Task brief: Give only the number of lines in the records below that contain the string "plant".

Material to process:
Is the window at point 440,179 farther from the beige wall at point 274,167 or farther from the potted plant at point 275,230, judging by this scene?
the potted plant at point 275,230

==

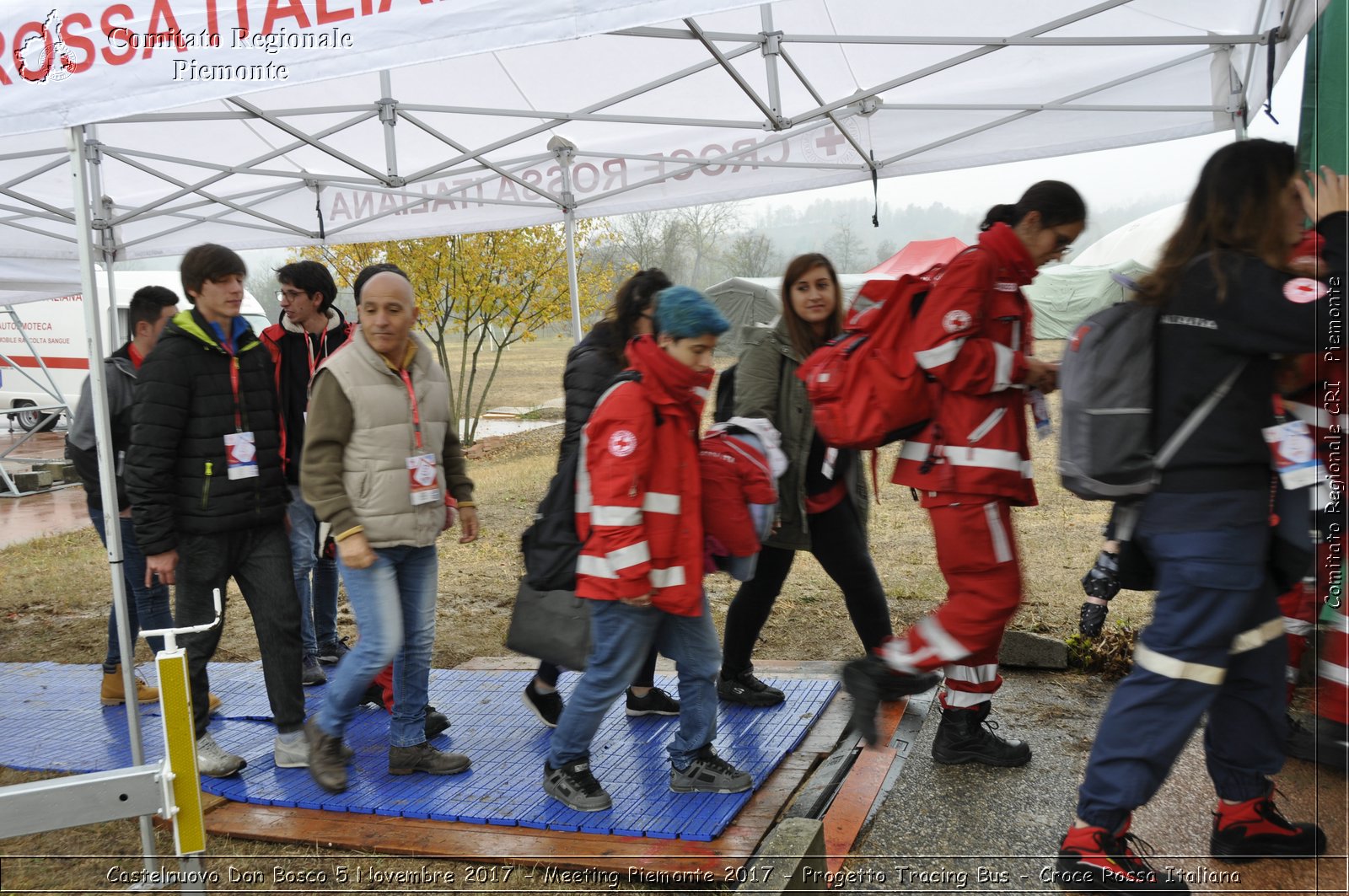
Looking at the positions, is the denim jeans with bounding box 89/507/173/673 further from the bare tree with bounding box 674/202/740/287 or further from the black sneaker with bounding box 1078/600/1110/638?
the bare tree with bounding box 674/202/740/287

---

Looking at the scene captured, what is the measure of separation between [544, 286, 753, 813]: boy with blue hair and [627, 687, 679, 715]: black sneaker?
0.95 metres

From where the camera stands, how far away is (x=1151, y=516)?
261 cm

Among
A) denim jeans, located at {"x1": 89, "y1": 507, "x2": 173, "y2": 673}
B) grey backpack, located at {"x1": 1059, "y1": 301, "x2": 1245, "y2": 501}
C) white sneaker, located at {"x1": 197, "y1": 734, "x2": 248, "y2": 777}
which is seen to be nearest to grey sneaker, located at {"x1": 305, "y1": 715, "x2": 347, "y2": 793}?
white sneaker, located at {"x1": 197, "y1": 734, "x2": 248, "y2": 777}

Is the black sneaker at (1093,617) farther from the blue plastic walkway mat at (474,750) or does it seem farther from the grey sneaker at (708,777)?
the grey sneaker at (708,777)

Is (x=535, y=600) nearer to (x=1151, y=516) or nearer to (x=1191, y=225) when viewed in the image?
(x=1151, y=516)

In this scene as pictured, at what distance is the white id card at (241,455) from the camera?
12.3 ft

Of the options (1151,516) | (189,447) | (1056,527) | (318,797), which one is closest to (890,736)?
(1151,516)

Correct answer: 2